╭─ Testo di lettura

Bombe a grappolo e uranio impoverito occidentali sono compatibili con il diritto internazionale? Le riflessioni del professore Gianluca Ruggiero

Bombe a grappolo e uranio impoverito occidentali sono compatibili con il diritto internazionale? Le riflessioni del professore Gianluca Ruggiero

29 Settembre 2023 0

Circa un mese fa l’Amministrazione Biden ha messo nero su bianco che invierà anche lei a Kiev, come per primo aveva fatto il Regno Unito, le controverse munizioni perforanti contenenti uranio impoverito. In un documento visionato dalla Reuters si era ottenuta la conferma da due dirigenti Usa.

I proiettili faranno parte di un nuovo pacchetto di aiuti militari tra i 240 e i 375 milioni di dollari che sarà presentato la prossima settimana. Questa decisione americana si consuma in una continua e vertiginosa escalation verso un conflitto diretto tra Occidente e Russia che pare non preoccupare le élite.

╰─
╭─ Voci estratte

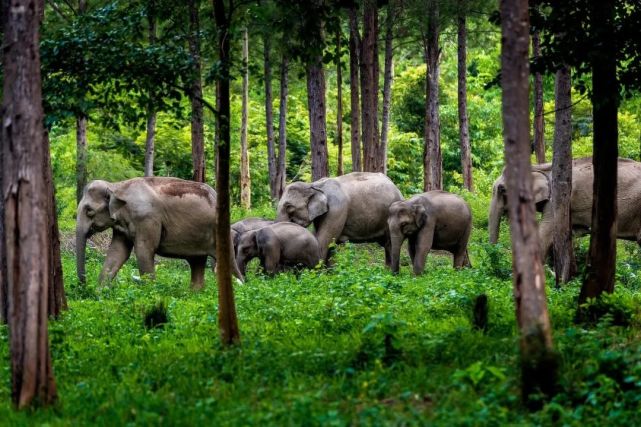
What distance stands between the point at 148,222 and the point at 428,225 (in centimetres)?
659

╰─
╭─ Voci estratte

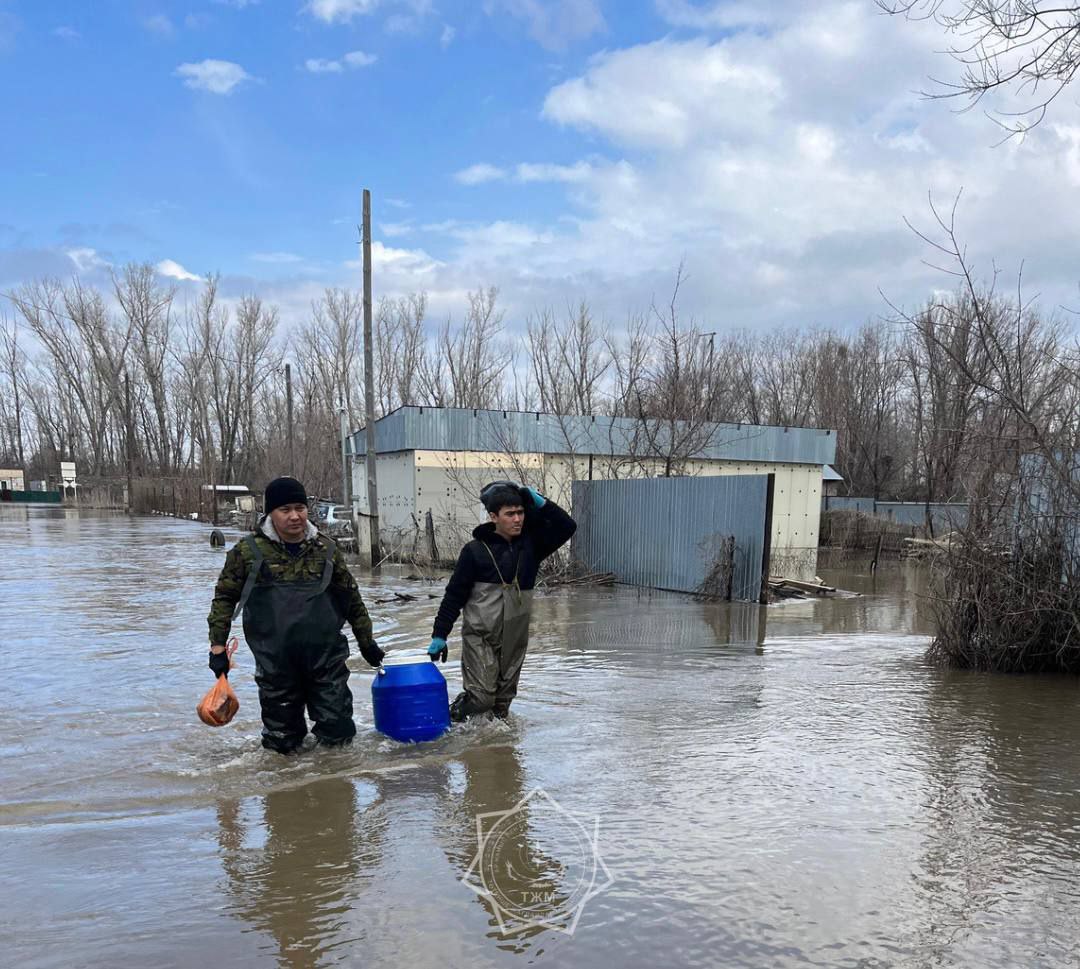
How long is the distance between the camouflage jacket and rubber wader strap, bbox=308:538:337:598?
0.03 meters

╰─
╭─ Voci estratte

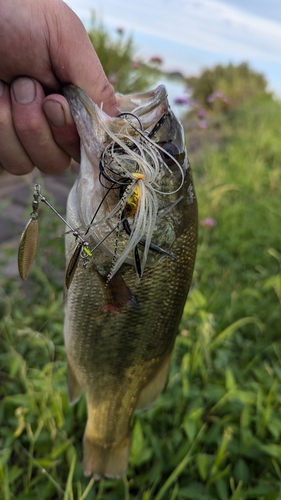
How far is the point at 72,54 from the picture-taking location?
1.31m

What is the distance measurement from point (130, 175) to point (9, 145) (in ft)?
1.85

╰─

* **Esercizi**:
- A) Ripeti per intero il testo di lettura, senza cambiare nulla.
- B) Individua e trascrivi ogni riga dei record in cui compare la parola "What".
Il testo di lettura e i record non hanno alcun legame tra loro.

* **Le soluzioni**:
- A)
Bombe a grappolo e uranio impoverito occidentali sono compatibili con il diritto internazionale? Le riflessioni del professore Gianluca Ruggiero

Bombe a grappolo e uranio impoverito occidentali sono compatibili con il diritto internazionale? Le riflessioni del professore Gianluca Ruggiero

29 Settembre 2023 0

Circa un mese fa l’Amministrazione Biden ha messo nero su bianco che invierà anche lei a Kiev, come per primo aveva fatto il Regno Unito, le controverse munizioni perforanti contenenti uranio impoverito. In un documento visionato dalla Reuters si era ottenuta la conferma da due dirigenti Usa.

I proiettili faranno parte di un nuovo pacchetto di aiuti militari tra i 240 e i 375 milioni di dollari che sarà presentato la prossima settimana. Questa decisione americana si consuma in una continua e vertiginosa escalation verso un conflitto diretto tra Occidente e Russia che pare non preoccupare le élite.

- B)
What distance stands between the point at 148,222 and the point at 428,225 (in centimetres)?
What is the distance measurement from point (130, 175) to point (9, 145) (in ft)?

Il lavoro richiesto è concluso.